**Extract provided**

Bonnes Mesdames et Bons Messieurs,I know I've been remiss in not reporting sooner, but it's been hard to fit in any writing what with settling in and all, so now I thought I'd post a little visual of my new neighborhood and apartment as well as a bit of news. The new version of iMovie is infuriating to work with (and I'm a crappy photographer) so forgive me for the quality; I simply lost patience with the entire endeavor.
As a note of explanation, this weekend the French are having what are called Les Journées Européenes du Patrimoine, ("European Heritage Days," sort of), during which hundreds of historical and cultural sites throughout France that are not normally open to the public or usually charge admission -- more than 700 venues in Paris alone -- shirk their fees or cloaks of privacy and admit the masses to view their glory. My neighborhood, Le Marais, is one of the oldest quartiers, having escaped Baron Haussmann's wrecking balls during the 19th century and Le Corbusier's ambitions of the 20th, so there are many of these historic sites within a few steps of where I live.
This video shows the following:
On the rue Vieilles-du-Temple, one block over from my apartment, is the magnificent Hôtel Amelot de Bisseuil, built in the late 1650s and perhaps most noted for having been the residence of Pierre Beaumarchais who wrote "The Marriage of Figaro" on which Mozart based his opera. Its original owner, Jean-Baptiste Amelot de Bisseuil, was a bit sun-obsessed, and there are images everywhere in the mansion's carvings and worn frescoes reflecting his solar passions. (You will note a couple of the surviving sundials of wrought iron protruding from the walls that cast shadows against the painted time scales.)

**Data excerpt**
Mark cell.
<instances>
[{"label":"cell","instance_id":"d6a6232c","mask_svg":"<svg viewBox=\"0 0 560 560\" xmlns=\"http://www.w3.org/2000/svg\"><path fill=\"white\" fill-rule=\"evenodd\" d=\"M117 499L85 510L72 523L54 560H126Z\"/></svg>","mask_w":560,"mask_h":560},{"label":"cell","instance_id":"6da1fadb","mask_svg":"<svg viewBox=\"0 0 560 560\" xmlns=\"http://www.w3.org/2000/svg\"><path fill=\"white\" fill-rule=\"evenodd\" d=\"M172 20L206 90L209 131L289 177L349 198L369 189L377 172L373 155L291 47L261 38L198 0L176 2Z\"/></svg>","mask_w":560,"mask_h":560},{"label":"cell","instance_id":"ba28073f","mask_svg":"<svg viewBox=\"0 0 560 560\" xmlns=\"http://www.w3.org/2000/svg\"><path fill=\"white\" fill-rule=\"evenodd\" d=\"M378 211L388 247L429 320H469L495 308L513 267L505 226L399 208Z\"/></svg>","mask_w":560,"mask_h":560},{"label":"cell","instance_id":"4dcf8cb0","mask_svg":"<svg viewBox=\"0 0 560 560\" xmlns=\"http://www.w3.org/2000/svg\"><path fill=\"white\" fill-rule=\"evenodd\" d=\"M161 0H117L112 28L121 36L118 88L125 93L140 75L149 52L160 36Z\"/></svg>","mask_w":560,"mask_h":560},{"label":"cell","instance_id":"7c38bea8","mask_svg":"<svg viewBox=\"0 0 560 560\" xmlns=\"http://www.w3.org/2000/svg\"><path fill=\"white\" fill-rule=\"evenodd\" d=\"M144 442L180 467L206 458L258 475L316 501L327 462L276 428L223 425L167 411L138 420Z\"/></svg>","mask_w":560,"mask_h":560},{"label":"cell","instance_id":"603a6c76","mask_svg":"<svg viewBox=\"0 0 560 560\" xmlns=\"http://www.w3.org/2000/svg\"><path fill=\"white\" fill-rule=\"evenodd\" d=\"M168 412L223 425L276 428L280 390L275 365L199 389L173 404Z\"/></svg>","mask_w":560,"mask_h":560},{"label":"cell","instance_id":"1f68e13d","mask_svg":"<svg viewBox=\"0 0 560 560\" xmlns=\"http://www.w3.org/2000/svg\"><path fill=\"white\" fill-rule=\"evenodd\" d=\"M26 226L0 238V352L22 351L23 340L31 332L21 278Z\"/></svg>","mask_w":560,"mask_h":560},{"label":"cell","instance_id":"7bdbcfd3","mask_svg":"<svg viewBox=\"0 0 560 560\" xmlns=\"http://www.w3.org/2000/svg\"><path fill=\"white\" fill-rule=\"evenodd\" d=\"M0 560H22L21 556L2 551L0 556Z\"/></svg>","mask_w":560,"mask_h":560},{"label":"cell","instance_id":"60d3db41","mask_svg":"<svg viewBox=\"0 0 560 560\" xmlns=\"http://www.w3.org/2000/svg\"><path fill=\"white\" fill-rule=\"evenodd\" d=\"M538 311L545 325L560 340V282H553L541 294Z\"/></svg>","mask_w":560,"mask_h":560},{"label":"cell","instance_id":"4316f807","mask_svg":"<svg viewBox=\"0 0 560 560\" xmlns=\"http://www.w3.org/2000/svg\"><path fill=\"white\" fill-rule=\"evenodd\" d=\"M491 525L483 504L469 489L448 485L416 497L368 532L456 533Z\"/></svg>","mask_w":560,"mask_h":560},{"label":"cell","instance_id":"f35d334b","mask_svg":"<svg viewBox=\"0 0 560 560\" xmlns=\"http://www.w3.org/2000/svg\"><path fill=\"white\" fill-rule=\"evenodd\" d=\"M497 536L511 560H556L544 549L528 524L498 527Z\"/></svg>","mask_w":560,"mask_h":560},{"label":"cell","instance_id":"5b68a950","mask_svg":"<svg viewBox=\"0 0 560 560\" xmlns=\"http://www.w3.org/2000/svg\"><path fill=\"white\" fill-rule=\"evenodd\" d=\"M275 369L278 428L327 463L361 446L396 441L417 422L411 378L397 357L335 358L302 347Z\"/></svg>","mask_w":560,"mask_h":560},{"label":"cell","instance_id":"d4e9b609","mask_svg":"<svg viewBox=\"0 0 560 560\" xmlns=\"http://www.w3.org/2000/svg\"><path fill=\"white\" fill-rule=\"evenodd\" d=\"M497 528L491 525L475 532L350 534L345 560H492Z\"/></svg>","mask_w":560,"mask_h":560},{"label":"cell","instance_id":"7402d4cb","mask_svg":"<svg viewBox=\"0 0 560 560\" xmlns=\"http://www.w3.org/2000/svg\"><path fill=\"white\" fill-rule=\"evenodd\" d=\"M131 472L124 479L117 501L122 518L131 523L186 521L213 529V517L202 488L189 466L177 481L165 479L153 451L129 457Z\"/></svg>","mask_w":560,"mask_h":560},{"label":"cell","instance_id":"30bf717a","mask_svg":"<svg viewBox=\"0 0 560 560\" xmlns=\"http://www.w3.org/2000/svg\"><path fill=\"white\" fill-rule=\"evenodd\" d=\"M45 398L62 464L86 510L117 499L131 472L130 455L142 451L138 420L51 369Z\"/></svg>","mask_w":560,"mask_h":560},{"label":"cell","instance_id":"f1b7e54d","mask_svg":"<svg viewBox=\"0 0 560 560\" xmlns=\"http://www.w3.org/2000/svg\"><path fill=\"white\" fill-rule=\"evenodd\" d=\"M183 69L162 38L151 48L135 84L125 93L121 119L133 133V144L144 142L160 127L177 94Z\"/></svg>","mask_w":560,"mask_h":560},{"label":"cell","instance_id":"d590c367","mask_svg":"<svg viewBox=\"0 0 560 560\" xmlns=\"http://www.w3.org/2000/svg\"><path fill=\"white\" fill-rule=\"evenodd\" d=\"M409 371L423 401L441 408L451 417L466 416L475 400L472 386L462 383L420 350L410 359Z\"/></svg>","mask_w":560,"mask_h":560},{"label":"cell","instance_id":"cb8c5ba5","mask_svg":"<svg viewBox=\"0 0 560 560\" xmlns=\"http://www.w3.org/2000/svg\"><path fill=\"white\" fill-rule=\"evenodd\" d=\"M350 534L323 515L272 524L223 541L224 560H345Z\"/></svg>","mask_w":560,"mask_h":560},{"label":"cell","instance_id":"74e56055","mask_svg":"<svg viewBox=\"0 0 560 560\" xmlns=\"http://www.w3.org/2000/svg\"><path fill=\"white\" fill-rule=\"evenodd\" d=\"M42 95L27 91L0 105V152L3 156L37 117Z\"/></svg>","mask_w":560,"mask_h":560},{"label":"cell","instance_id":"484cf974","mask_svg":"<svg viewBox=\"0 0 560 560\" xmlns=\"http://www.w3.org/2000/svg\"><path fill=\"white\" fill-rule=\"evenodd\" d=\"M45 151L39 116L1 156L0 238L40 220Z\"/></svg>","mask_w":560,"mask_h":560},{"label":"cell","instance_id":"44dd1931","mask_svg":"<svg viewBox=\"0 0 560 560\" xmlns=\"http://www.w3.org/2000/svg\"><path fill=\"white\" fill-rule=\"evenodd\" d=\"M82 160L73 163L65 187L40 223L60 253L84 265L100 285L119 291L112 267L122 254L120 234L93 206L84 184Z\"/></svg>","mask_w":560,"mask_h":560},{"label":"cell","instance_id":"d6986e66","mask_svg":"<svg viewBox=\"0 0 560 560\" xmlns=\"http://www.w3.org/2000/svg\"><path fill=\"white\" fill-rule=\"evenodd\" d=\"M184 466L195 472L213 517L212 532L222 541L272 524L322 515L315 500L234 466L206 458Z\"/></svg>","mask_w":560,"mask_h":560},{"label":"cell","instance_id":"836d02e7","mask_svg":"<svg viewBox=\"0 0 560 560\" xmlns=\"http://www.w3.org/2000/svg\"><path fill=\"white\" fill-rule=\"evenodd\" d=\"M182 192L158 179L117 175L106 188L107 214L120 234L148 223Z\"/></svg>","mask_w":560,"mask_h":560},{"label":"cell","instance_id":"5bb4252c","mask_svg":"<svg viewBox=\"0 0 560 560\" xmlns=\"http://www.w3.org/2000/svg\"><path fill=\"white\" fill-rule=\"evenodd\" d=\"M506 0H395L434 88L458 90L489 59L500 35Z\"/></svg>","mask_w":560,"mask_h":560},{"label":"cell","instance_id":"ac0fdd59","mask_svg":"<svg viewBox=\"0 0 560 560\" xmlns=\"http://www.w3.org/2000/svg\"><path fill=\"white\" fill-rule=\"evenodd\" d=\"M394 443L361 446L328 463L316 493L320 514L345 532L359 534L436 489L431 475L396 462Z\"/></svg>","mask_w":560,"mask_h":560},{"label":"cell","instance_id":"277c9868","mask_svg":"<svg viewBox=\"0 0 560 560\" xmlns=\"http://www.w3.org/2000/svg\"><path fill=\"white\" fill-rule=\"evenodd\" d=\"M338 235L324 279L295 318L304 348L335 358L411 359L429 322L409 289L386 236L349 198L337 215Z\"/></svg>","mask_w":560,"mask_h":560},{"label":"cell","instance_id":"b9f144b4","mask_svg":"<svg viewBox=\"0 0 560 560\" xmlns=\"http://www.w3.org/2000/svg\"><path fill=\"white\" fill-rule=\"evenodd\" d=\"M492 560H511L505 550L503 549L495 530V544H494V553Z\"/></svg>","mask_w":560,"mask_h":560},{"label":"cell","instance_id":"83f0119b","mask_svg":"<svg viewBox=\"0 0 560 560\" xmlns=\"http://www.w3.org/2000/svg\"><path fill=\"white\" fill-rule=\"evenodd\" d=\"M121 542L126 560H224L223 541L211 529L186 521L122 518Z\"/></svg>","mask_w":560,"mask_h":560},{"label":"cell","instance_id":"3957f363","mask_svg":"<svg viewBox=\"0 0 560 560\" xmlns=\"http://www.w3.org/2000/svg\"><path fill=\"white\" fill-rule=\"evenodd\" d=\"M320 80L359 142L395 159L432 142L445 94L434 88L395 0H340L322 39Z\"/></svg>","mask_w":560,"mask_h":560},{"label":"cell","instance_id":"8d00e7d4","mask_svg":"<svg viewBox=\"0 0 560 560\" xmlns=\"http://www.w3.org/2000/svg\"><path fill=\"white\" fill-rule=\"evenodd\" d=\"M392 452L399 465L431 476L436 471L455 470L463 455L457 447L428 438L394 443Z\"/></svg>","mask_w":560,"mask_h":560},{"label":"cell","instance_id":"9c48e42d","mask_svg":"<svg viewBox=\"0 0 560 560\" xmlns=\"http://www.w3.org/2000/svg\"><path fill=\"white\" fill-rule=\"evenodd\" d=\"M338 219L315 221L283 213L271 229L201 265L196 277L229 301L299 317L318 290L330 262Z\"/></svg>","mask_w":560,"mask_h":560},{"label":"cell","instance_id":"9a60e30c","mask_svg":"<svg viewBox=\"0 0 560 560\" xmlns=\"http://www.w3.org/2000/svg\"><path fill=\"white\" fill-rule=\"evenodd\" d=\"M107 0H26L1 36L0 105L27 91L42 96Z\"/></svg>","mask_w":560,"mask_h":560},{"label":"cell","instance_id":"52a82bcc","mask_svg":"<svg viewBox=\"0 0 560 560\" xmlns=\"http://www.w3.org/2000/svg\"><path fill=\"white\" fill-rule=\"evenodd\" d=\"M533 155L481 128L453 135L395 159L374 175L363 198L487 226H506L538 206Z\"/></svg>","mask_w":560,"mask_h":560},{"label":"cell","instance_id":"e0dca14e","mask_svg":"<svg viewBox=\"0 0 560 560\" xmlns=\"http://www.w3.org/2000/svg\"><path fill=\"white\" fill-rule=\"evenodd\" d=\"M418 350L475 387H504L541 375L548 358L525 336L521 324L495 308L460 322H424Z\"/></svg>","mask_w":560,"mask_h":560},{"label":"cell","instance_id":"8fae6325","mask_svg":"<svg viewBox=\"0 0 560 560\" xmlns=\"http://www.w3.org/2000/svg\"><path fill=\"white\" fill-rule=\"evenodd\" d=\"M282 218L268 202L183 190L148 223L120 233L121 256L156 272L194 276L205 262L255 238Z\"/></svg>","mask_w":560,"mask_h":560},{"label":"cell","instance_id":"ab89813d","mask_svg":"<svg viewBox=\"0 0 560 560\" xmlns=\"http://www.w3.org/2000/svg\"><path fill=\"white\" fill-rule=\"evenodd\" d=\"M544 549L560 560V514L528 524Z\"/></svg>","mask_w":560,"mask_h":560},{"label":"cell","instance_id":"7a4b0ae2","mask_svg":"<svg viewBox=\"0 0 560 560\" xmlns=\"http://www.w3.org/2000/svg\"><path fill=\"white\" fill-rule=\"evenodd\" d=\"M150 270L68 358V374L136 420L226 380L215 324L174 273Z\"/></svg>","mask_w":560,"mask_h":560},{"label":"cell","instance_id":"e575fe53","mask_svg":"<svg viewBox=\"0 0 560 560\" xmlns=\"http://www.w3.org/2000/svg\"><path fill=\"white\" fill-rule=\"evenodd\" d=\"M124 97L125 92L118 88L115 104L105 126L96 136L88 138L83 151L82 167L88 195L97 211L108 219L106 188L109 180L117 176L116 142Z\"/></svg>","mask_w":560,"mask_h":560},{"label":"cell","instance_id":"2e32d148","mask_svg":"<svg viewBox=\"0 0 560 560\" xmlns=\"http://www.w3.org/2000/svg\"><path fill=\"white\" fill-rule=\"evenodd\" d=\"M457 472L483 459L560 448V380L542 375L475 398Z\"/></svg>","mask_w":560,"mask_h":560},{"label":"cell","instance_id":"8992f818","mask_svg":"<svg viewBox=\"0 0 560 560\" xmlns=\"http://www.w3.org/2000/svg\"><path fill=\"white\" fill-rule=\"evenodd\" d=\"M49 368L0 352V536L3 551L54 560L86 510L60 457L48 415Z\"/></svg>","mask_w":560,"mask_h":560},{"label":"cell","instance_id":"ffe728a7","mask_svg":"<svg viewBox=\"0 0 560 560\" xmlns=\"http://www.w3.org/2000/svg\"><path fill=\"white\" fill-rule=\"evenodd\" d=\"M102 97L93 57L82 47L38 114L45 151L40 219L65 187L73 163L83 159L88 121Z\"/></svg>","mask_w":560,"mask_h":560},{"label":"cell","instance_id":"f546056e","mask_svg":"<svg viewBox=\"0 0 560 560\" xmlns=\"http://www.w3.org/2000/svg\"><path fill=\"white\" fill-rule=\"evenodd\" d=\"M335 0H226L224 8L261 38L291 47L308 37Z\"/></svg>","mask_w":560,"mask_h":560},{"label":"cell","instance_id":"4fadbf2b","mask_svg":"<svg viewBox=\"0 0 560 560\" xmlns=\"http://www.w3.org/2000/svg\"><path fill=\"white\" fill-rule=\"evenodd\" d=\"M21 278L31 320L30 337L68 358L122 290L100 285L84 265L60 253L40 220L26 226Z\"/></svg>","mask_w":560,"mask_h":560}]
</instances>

**Written task 1**
In the post about Le Marais, reproduce the passage that begins with the words "Bonnes Mesdames et" and ends with "the entire endeavor.", keeping every word unchanged.
**Written task 2**
Pick up the post about Le Marais right where it stops and carry it forward.

**Written response 1**
Bonnes Mesdames et Bons Messieurs,I know I've been remiss in not reporting sooner, but it's been hard to fit in any writing what with settling in and all, so now I thought I'd post a little visual of my new neighborhood and apartment as well as a bit of news. The new version of iMovie is infuriating to work with (and I'm a crappy photographer) so forgive me for the quality; I simply lost patience with the entire endeavor.

**Written response 2**
The Journées du Patrimoine's tours of the Hôtel led visitors through the two courtyards from its front entrance on rue Vieilles-du-Temple and out the back door on the next street over, the rue des Guillemites where I live. Just to give you some idea of where I live you will see in the video the bright red door of the Hôtel Amelot's rear exitway, after which the camera turns around to show my house, built during the same period of the 17th century. (It's the one with the blue-green door to the right of the graffito of an A that's been spray-painted in the more contemporary style. I've marked my dining room window to try to give you all an idea of how it all fits together. I hope it's at least vaguely successful.)The rest of the video gives a complete tour of my swanky Marais apartment (which I did not tidy up before filming, sorry) with its two courtyard views, then some random photos and clips from my meanderings yesterday in the 'hood, along the rue des Rosiers and, lastly, into the Musée Carnavalet, the former home of Mme. Marie de Rabutin-Chantal la Marquise de Sévigné, best know for her prolific, humorous letters to her daughter. I read that at some point she discovered her missives were being copied and published, so she began to compose them accordingly, knowing they would reach a larger audience. You might say Mme. Sévigné was well ahead of her time, or as I now like to think of her, La Mère du Blog.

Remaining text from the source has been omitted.